Since this world is filled with real players and not NPCs, there is no guarantee that they will act in a predictable or even a moral manner, and this is where the social experiment comes in to play. Your mother may not have the skills or instincts to keep you alive long enough for you to take care of yourself. Or she may very plainly tell you “Sry, no bbs” and carry you into the woods to die of starvation alone. And when YOU are older and have a baby of your own you will have to make that same choice. Will I sacrifice the next five minutes feeding this child, even though it lowers my own hunger meter? Will I be able to balance watering the crops with checking on a crying baby every twenty seconds? You can’t carry a baby and an item at the same time, so suddenly you can’t get the water from the well to the fields. Will you abandon the child or care for it? Will you teach it how to farm or how to bake pies, or will you drop it off at the fire and hope some good-hearted surrogate will see them to adulthood?

The potential for griefing in a game like this is immediately apparent, but what you will likely find instead is a small but growing community of helpful players that are both willing to groom newcomers and fill the roles the system has laid out for them. Roleplay is abundant, and the world is surprisingly immersive. The main website for One Hour One Life (which launched off-steam!) speaks about each player taking part in their own story, and I’ve found this to be very true. I recall one run where I was cared for by an exceptional mother that taught me how to craft everything I’d need to contribute to our tribe. She was there by my side as I grew into adulthood, and when she became old and ready to pass on she gathered me and my siblings around to say goodbye and bestow a gift to each of us. Then when her old bones fell to the ground we marched her north to a burial shrine to honor her.

Of course, not all playthroughs will be so smooth and immersive. My very first time playing I spawned to a mother that was running away from a grizzly bear. It immediately caught and ate me, hence the title of this review being Ten Seconds One Life. You will have many misfires, where you forget to eat or your mother forgets to feed you. The learning curve is huge, and perhaps the best advice I can give to new players is to Keep Playing.
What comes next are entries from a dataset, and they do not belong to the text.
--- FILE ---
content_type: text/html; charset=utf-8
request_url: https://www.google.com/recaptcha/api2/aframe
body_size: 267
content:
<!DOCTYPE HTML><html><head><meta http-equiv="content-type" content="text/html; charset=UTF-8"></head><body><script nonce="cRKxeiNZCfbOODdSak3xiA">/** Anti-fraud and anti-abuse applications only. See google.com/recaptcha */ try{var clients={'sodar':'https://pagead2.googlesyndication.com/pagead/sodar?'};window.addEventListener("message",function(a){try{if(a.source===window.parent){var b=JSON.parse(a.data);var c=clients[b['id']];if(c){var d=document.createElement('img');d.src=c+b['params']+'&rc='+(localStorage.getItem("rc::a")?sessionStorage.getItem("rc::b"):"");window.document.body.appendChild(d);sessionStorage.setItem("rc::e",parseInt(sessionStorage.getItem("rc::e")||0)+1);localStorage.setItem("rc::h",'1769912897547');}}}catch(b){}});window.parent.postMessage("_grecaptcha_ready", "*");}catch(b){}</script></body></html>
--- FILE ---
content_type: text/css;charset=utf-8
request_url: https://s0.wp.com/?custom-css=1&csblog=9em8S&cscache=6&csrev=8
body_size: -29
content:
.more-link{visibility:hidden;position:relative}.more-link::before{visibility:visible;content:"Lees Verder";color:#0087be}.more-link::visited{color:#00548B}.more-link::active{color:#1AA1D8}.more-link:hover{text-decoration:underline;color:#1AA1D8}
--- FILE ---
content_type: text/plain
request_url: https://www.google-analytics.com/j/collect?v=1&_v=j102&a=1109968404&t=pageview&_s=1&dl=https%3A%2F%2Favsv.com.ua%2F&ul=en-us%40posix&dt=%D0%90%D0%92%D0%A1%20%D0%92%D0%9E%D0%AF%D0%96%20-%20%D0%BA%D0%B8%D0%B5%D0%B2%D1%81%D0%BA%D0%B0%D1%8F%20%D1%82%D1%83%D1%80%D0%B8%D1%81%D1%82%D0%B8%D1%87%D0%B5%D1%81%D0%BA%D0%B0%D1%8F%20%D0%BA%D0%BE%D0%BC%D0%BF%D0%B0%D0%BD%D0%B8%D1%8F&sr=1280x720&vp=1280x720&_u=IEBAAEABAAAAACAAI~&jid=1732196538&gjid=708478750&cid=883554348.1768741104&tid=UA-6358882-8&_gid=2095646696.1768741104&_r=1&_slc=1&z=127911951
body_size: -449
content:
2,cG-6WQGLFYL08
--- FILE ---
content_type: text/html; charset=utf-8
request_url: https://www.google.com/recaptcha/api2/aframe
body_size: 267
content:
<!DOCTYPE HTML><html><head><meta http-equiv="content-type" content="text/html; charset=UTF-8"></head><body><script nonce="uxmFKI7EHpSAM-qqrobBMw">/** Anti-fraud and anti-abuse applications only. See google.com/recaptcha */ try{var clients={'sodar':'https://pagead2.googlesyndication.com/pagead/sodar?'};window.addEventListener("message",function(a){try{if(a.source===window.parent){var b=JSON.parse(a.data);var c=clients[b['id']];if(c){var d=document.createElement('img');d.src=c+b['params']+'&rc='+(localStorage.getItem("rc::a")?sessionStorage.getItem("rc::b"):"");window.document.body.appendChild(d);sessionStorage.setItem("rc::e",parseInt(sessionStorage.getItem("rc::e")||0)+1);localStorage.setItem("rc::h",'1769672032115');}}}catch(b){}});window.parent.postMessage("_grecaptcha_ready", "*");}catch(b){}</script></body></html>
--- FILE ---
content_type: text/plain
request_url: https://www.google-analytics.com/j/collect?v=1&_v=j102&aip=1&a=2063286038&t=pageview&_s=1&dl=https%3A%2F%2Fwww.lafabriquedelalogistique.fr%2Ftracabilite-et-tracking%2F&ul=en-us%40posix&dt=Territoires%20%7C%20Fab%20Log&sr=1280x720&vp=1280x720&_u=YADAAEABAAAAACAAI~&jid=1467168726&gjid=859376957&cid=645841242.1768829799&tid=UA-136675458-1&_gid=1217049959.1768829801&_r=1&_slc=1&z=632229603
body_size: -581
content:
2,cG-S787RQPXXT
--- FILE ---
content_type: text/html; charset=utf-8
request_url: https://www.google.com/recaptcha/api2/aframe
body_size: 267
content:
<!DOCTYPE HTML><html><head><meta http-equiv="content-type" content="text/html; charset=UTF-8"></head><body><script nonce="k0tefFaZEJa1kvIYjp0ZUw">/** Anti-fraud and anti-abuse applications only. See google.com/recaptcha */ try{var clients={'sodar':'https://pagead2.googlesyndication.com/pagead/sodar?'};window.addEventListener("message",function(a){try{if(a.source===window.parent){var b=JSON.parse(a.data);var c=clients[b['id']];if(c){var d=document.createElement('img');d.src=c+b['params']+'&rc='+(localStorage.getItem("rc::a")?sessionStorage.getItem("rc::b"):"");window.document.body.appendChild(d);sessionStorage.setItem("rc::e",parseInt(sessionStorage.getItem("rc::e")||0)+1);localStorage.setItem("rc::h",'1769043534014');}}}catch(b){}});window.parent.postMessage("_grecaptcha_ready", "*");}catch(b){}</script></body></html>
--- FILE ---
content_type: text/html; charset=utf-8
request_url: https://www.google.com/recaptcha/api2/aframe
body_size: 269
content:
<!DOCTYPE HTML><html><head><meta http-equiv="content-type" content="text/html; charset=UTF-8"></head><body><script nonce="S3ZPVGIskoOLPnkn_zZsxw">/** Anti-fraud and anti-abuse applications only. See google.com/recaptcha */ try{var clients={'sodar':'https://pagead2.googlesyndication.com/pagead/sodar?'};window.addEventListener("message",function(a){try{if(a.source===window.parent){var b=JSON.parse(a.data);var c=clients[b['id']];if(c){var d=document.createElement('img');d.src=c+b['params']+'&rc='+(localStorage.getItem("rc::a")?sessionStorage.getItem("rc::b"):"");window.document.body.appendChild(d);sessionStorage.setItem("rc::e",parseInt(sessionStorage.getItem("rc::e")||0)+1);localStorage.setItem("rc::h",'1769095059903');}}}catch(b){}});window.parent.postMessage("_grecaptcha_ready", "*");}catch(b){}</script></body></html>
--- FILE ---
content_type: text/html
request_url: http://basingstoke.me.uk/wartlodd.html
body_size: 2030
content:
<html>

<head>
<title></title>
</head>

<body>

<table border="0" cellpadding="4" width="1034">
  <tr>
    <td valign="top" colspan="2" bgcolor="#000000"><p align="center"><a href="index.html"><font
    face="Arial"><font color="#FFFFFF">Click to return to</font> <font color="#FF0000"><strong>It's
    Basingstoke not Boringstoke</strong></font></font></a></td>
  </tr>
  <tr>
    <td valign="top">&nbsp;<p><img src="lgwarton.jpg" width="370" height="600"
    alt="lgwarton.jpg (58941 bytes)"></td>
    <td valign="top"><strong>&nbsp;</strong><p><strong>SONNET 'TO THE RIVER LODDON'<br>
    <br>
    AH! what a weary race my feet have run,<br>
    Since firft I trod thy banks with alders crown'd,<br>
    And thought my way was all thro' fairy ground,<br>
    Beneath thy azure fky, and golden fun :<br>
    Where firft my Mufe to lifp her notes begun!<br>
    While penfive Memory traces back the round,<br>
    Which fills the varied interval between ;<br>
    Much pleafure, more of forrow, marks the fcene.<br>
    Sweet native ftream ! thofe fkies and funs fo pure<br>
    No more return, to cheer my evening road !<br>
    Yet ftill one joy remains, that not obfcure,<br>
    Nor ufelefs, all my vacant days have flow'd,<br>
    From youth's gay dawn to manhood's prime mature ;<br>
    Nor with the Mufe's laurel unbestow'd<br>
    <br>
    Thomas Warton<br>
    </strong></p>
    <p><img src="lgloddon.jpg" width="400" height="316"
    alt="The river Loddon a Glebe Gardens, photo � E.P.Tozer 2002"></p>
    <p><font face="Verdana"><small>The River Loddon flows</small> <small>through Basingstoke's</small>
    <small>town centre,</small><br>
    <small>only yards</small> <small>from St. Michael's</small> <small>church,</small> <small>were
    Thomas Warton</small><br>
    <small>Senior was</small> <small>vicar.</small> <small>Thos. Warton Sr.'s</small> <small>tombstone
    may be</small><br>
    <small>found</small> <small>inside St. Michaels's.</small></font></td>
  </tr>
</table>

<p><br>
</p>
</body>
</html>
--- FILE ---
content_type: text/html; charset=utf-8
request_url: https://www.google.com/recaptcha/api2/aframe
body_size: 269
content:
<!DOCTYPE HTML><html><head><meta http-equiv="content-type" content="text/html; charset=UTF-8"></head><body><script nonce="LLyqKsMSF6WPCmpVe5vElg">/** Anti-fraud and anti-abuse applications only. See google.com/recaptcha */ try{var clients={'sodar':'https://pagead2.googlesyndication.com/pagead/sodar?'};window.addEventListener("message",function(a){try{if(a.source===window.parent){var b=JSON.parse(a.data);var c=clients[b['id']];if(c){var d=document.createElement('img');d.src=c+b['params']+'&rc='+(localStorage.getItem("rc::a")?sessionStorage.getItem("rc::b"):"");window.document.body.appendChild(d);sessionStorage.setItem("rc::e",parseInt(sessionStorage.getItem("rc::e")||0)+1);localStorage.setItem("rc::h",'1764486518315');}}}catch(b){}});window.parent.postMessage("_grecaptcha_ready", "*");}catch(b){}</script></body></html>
You’ll learn more and more as you go, and if you aren’t afraid to ask questions you’ll get taught just about every skill you need to survive and thrive.

As for the Carrot Queen and her golden crown, I was surprised to find such a cool item in the game. There are THOUSANDS of craftables in the game and many more planned to be added as civilization grows out of the iron age. Even more to my surprise was how I was able to bring that farm back to a working plantation with just myself and my offspring to work it. My firstborn daughter was a seasoned player that helped forage and build the things that I could not, and soon she had children of her own and every job on the farm was accounted for. When our stores were full of carrots and my 60th year was nearly upon me I gathered my family around the fire to say goodbye. I placed my crown on my littlest newborn granddaughter, named her, and declared her the new Carrot Queen. The family cheered and told me that they loved me, and I knew this story was complete as I passed away from old age after a full life well lived.

I immediately hit the Get Reborn button.